--- Supplied material Enclosed Below ---

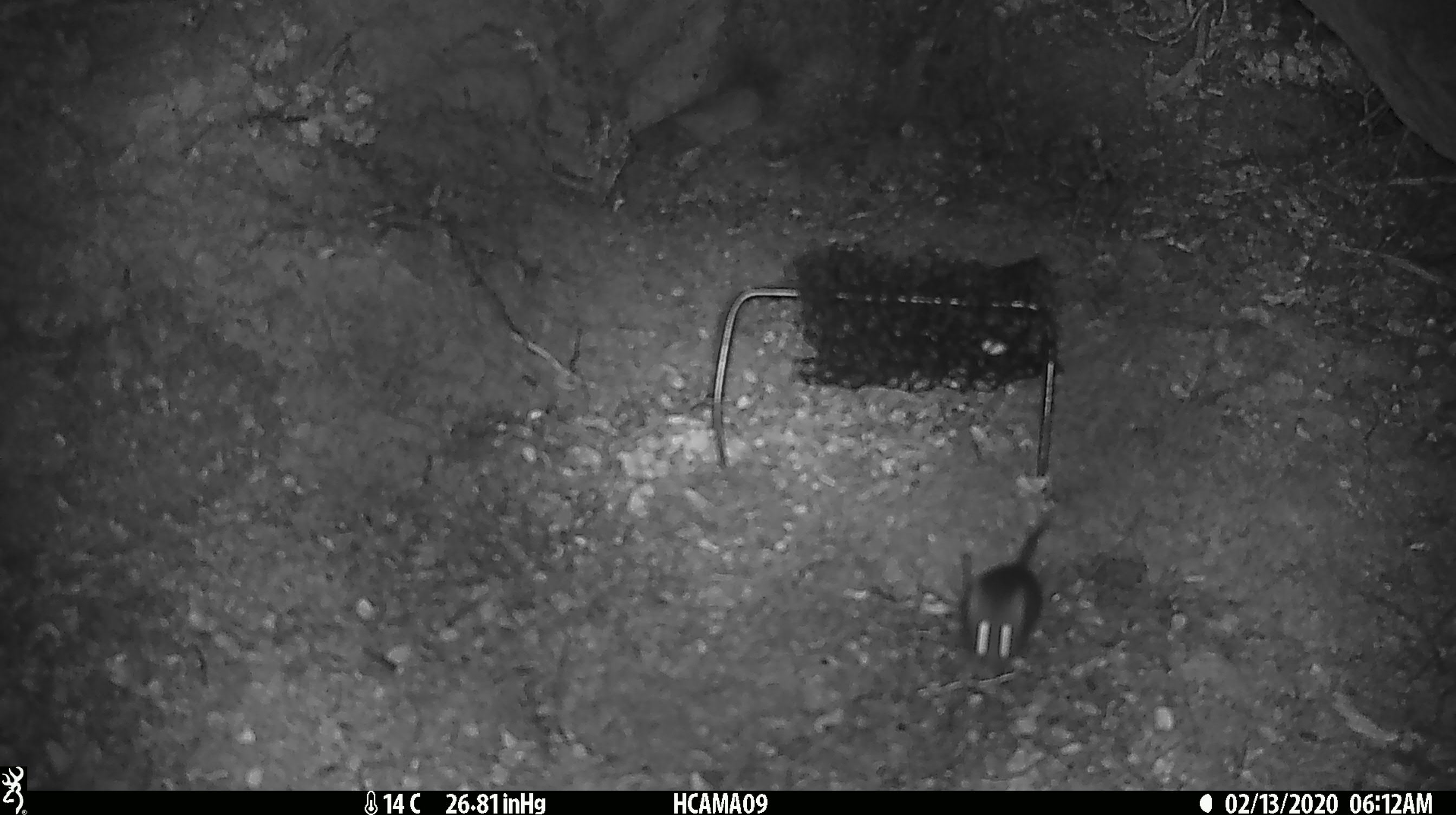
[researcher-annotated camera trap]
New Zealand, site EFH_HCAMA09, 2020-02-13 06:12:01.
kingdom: Animalia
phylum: Chordata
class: Mammalia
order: Rodentia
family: Muridae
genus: Mus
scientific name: Mus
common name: mouse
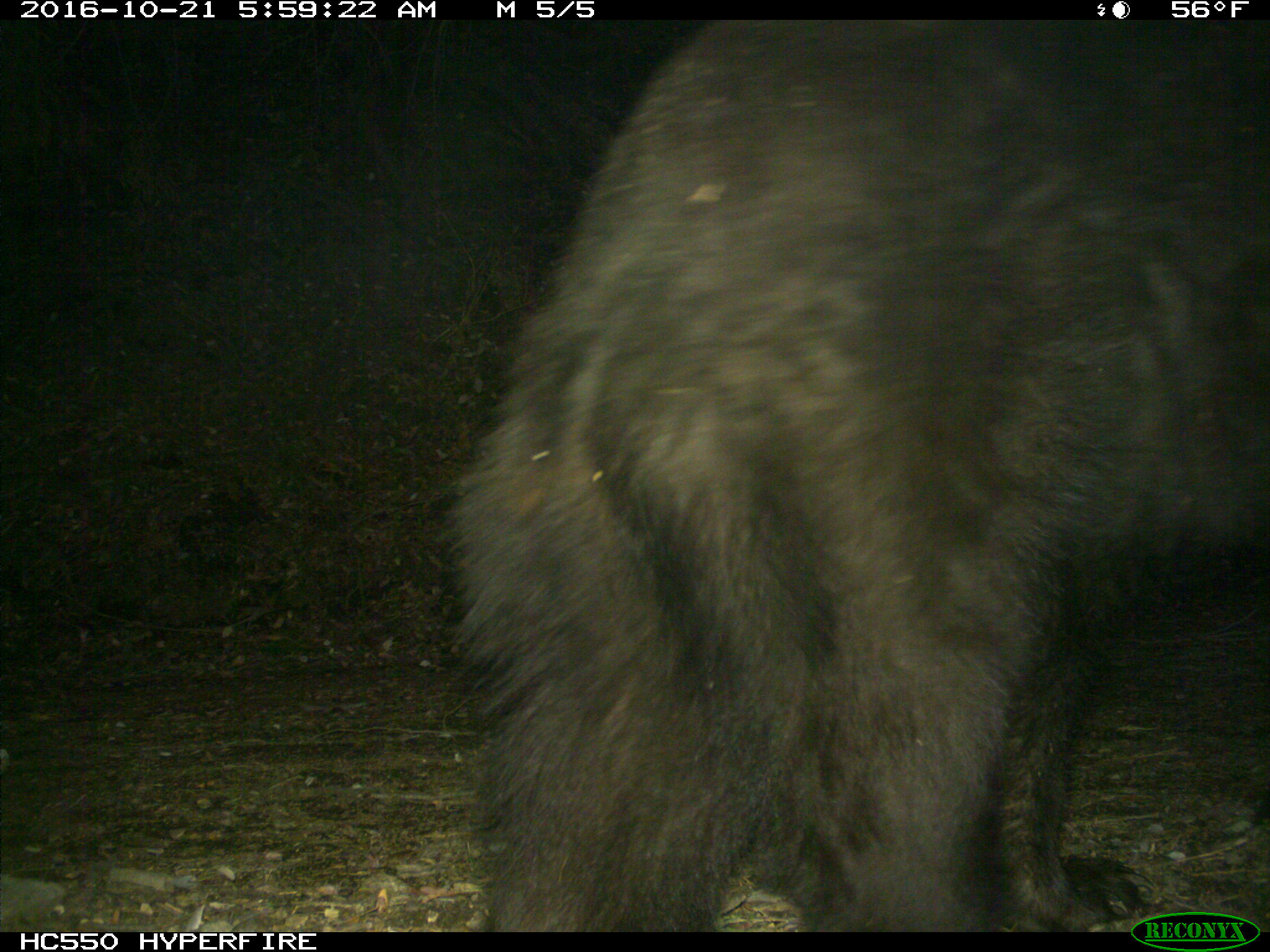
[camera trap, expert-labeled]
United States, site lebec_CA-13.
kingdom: Animalia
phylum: Chordata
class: Mammalia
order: Carnivora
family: Ursidae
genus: Ursus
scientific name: Ursus americanus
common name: american black bear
Ursus americanus (american black bear).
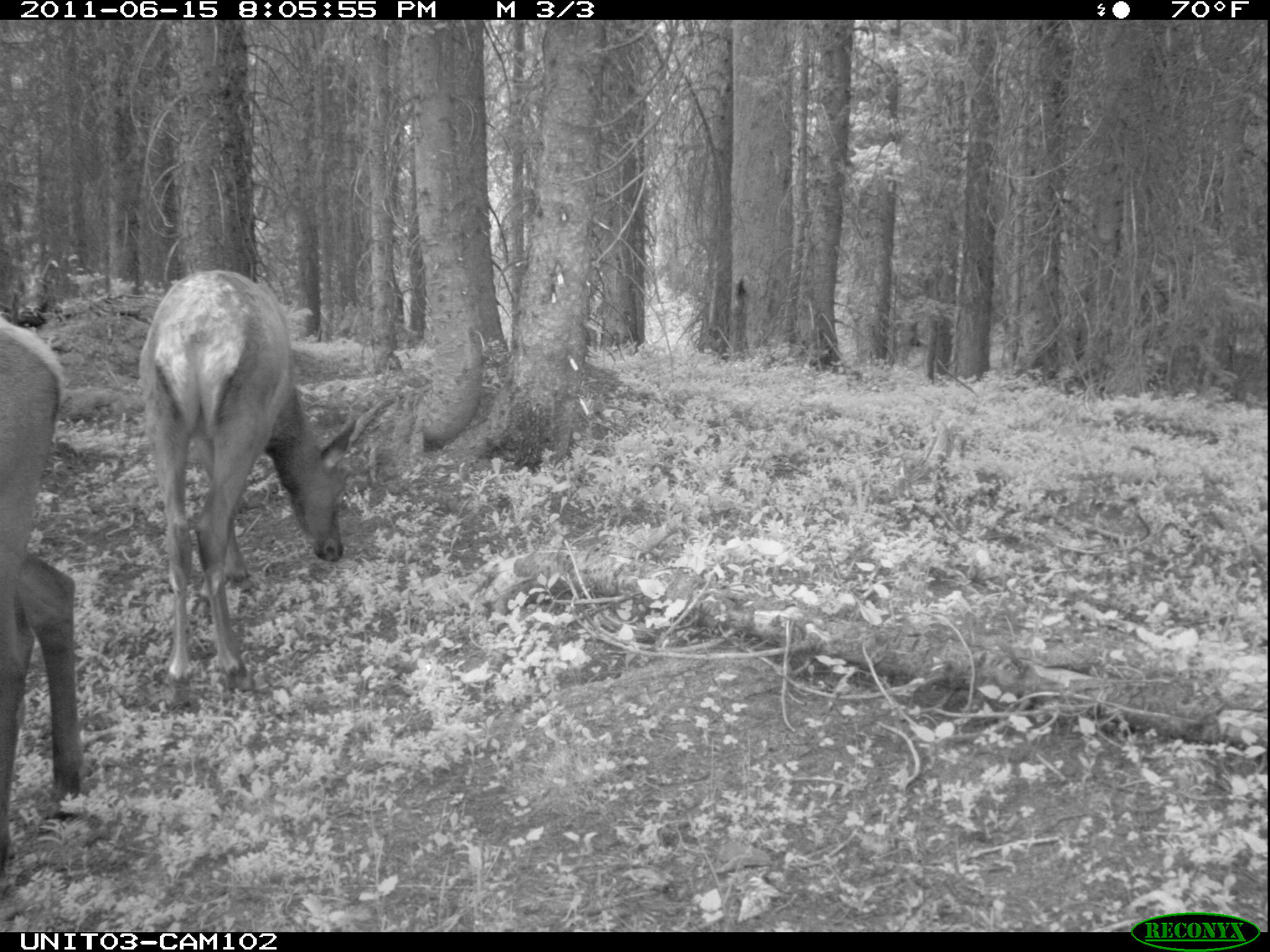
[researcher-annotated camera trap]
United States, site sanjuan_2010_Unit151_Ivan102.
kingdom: Animalia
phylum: Chordata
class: Mammalia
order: Artiodactyla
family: Cervidae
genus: Cervus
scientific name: Cervus elaphus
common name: red deer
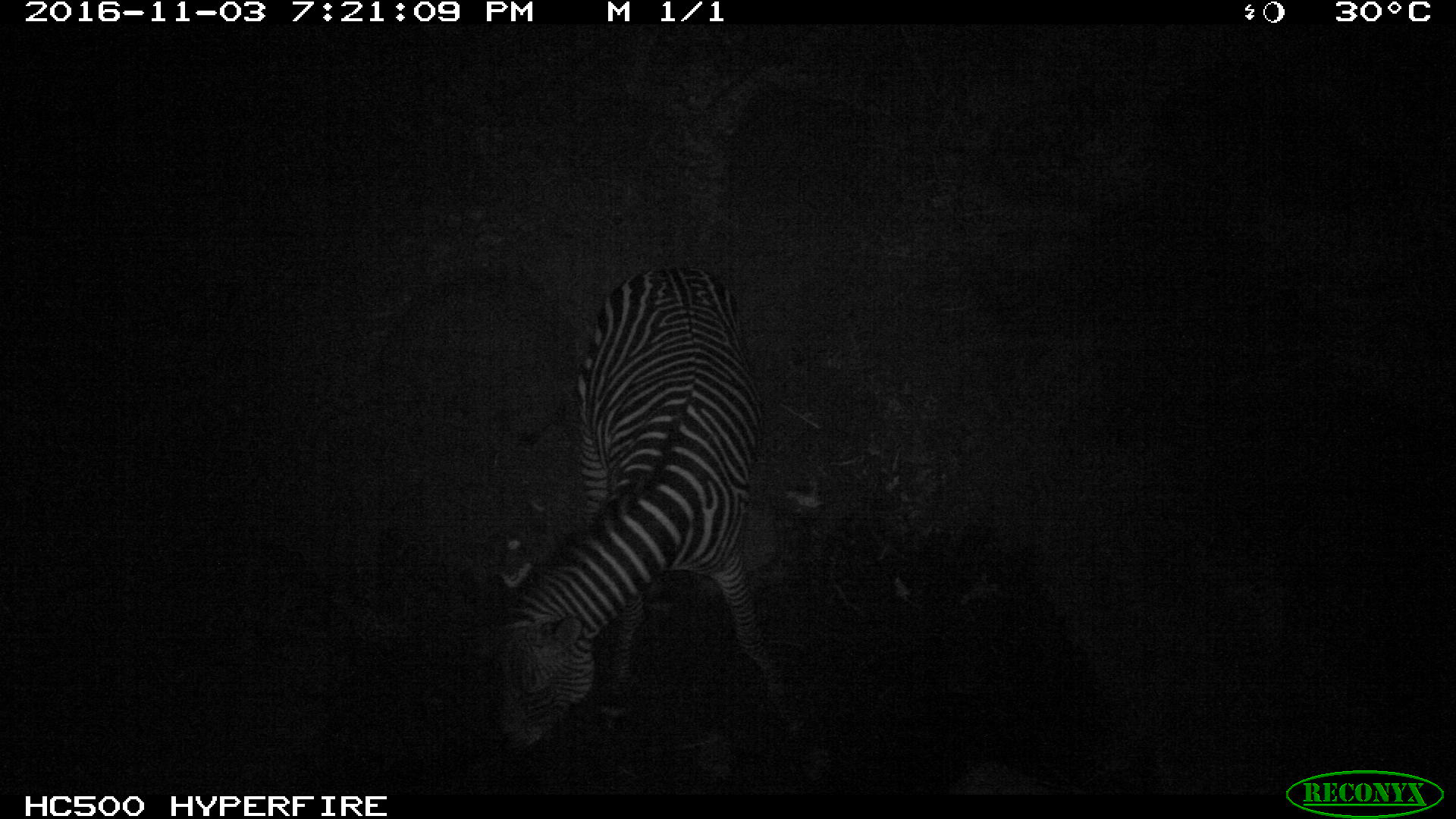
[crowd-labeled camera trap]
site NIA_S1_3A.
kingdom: Animalia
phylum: Chordata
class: Mammalia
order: Perissodactyla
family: Equidae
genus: Equus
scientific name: Equus quagga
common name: plains zebra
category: zebraplains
Zebraplains (plains zebra) (Equus quagga), count 1. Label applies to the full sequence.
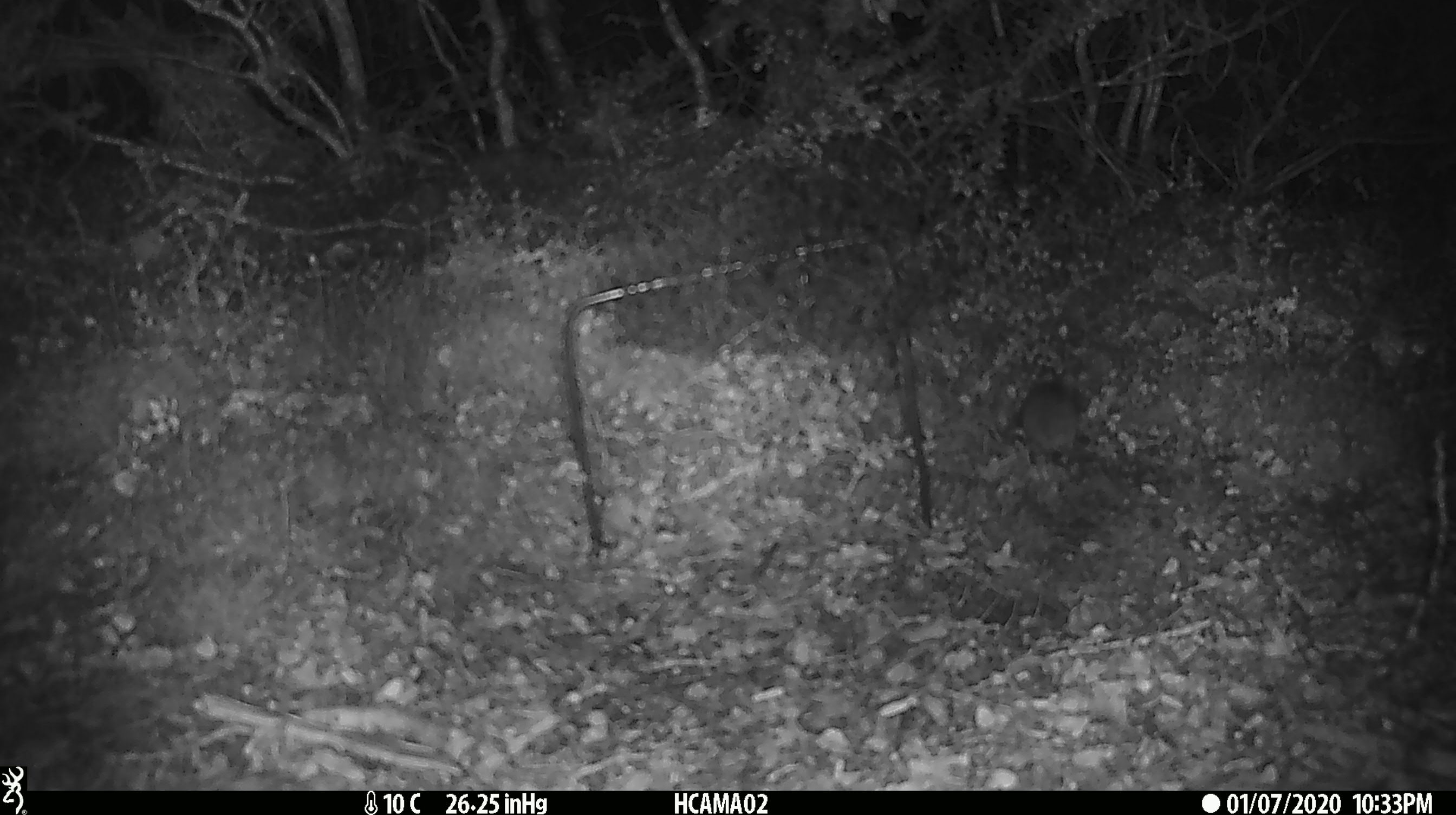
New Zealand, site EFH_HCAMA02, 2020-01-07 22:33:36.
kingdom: Animalia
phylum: Chordata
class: Mammalia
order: Rodentia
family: Muridae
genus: Mus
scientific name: Mus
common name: mouse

--- End of Enclosed Supplied material ---

| Your assignment |
Take the material above and output only the lines from the one that contains "[camera trap, expert-labeled]" through the one that contains "common name: plains zebra", ends included and images left out.

| Task result |
[camera trap, expert-labeled]
United States, site lebec_CA-13.
kingdom: Animalia
phylum: Chordata
class: Mammalia
order: Carnivora
family: Ursidae
genus: Ursus
scientific name: Ursus americanus
common name: american black bear
Ursus americanus (american black bear).
[researcher-annotated camera trap]
United States, site sanjuan_2010_Unit151_Ivan102.
kingdom: Animalia
phylum: Chordata
class: Mammalia
order: Artiodactyla
family: Cervidae
genus: Cervus
scientific name: Cervus elaphus
common name: red deer
[crowd-labeled camera trap]
site NIA_S1_3A.
kingdom: Animalia
phylum: Chordata
class: Mammalia
order: Perissodactyla
family: Equidae
genus: Equus
scientific name: Equus quagga
common name: plains zebra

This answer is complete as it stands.